Rows from a spatial reasoning dataset:
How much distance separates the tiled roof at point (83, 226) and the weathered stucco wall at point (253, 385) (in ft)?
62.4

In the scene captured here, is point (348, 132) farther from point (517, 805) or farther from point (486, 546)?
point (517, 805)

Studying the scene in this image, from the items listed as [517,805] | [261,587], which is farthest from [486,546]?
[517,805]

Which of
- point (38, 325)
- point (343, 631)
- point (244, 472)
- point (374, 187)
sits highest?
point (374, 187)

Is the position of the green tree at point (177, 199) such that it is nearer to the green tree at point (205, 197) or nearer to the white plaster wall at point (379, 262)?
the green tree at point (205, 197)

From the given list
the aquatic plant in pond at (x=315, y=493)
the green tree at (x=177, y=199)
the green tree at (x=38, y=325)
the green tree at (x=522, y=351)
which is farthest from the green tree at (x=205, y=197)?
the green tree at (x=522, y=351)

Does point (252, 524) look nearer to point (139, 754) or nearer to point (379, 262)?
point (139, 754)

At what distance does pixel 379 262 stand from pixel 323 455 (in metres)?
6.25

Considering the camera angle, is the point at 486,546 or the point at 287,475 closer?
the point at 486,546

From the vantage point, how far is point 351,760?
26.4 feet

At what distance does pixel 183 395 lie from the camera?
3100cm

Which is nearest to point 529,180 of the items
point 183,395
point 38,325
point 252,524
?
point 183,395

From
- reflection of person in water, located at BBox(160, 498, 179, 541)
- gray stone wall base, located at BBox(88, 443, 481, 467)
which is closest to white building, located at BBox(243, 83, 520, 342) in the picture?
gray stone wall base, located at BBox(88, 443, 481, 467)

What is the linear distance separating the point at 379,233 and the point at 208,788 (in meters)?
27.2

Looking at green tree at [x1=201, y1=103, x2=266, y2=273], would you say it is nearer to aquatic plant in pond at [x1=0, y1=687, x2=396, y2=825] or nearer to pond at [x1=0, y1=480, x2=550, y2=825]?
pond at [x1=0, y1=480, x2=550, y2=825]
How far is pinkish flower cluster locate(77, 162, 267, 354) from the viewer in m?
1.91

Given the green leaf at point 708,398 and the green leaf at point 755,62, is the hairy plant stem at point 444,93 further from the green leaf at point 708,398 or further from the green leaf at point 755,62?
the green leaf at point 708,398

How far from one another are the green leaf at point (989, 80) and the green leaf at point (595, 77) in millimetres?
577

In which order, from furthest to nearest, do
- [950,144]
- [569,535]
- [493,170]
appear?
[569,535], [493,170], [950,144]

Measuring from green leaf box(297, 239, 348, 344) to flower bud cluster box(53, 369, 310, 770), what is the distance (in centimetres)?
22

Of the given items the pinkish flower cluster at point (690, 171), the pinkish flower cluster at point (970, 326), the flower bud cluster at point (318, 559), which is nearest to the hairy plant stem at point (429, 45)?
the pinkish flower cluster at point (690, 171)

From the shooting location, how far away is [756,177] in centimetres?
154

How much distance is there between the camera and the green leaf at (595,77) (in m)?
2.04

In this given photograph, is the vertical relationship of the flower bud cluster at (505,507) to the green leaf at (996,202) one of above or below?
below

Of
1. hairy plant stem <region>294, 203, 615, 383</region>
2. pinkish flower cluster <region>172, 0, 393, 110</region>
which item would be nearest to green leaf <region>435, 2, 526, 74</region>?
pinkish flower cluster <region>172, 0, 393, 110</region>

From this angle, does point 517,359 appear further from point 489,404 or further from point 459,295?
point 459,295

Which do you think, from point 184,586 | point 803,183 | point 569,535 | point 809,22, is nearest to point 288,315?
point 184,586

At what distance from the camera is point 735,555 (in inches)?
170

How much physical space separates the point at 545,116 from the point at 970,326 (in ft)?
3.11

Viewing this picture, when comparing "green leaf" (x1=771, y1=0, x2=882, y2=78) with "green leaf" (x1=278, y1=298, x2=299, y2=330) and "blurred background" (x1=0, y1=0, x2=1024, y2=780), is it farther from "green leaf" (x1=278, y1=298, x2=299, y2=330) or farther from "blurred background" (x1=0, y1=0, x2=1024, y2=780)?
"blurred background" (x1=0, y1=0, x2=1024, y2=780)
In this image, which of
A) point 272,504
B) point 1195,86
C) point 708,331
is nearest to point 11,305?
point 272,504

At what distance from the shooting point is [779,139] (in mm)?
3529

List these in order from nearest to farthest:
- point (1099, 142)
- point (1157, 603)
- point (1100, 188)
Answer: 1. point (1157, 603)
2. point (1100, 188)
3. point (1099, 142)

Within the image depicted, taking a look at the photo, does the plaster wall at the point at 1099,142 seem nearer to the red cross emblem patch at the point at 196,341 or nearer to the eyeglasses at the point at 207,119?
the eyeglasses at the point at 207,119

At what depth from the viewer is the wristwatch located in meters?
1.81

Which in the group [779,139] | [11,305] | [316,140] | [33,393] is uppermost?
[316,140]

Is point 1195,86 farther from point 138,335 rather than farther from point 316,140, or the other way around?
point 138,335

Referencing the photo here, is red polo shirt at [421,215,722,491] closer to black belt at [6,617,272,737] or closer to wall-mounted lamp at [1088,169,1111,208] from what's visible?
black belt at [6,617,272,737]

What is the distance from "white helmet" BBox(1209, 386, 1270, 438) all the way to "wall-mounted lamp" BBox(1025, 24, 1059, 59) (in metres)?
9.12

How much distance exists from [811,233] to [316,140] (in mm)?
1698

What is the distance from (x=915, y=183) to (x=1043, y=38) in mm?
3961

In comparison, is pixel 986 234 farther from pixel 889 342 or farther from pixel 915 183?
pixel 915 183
---
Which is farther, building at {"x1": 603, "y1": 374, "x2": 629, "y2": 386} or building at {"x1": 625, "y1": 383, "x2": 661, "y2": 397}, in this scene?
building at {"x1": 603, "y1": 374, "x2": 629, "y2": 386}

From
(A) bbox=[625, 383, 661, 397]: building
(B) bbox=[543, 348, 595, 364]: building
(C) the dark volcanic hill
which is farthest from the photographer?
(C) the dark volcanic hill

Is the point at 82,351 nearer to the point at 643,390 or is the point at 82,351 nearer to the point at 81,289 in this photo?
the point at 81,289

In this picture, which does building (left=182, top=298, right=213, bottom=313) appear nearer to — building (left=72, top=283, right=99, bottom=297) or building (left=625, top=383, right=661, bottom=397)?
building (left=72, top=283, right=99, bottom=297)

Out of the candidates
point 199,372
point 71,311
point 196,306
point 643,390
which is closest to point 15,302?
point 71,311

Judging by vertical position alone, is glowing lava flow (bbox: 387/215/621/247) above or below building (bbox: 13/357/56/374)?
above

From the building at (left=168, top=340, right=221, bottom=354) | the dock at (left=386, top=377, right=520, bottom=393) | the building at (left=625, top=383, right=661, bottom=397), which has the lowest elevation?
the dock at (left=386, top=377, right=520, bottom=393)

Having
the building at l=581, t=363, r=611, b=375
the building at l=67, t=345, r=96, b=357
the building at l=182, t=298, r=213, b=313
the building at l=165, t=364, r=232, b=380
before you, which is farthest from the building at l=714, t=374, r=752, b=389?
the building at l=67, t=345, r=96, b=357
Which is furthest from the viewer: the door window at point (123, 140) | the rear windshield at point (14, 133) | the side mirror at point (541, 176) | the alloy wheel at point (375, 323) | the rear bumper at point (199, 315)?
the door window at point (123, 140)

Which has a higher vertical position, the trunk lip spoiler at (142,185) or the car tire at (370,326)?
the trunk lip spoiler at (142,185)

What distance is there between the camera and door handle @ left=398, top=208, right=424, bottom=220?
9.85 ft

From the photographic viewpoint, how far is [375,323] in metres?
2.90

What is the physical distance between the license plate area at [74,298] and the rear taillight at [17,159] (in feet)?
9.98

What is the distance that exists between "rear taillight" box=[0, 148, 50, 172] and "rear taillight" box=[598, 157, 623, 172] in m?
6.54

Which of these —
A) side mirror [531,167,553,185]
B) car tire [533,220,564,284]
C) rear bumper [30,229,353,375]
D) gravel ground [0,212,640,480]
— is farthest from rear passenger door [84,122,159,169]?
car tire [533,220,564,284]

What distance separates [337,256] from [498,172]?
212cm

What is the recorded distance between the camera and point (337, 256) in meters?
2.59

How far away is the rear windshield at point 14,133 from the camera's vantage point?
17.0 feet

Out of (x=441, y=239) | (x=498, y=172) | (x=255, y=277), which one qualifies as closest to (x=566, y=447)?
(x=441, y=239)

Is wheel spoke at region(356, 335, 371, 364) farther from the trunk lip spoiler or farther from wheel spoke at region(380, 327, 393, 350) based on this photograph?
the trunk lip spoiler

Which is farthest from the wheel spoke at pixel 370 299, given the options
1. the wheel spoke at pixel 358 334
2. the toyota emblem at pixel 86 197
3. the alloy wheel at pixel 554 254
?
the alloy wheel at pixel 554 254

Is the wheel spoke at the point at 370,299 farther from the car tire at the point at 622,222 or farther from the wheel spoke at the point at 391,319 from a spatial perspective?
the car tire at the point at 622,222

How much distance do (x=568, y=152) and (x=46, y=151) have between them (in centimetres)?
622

EXERCISE TASK: Extract and repeat everything from the line containing "Considering the camera" down to the line containing "[569,535], [493,170], [950,144]", keeping both of those lines.

RESULT BELOW:
Considering the camera angle, is the point at 486,546 or the point at 287,475 closer?
the point at 486,546

From the vantage point, how far is point 351,760?
26.4 feet

At what distance does pixel 183 395 lie from the camera?
3100cm

Which is nearest to point 529,180 of the items
point 183,395
point 38,325
point 252,524
?
point 183,395

From
- reflection of person in water, located at BBox(160, 498, 179, 541)
- gray stone wall base, located at BBox(88, 443, 481, 467)
which is closest to white building, located at BBox(243, 83, 520, 342) in the picture?
gray stone wall base, located at BBox(88, 443, 481, 467)

What is the linear distance separating the point at 379,233 and the point at 208,788 (in meters)?
27.2

Looking at green tree at [x1=201, y1=103, x2=266, y2=273], would you say it is nearer to aquatic plant in pond at [x1=0, y1=687, x2=396, y2=825] or nearer to pond at [x1=0, y1=480, x2=550, y2=825]?
pond at [x1=0, y1=480, x2=550, y2=825]
How far is pinkish flower cluster locate(77, 162, 267, 354) from the viewer in m?
1.91

Given the green leaf at point 708,398 and the green leaf at point 755,62, is the hairy plant stem at point 444,93 further from the green leaf at point 708,398 or further from the green leaf at point 755,62?
the green leaf at point 708,398

How far from one another are the green leaf at point (989, 80) and the green leaf at point (595, 77) in millimetres?
577

In which order, from furthest to nearest, do
- [950,144]
- [569,535]
- [493,170]
appear?
[569,535], [493,170], [950,144]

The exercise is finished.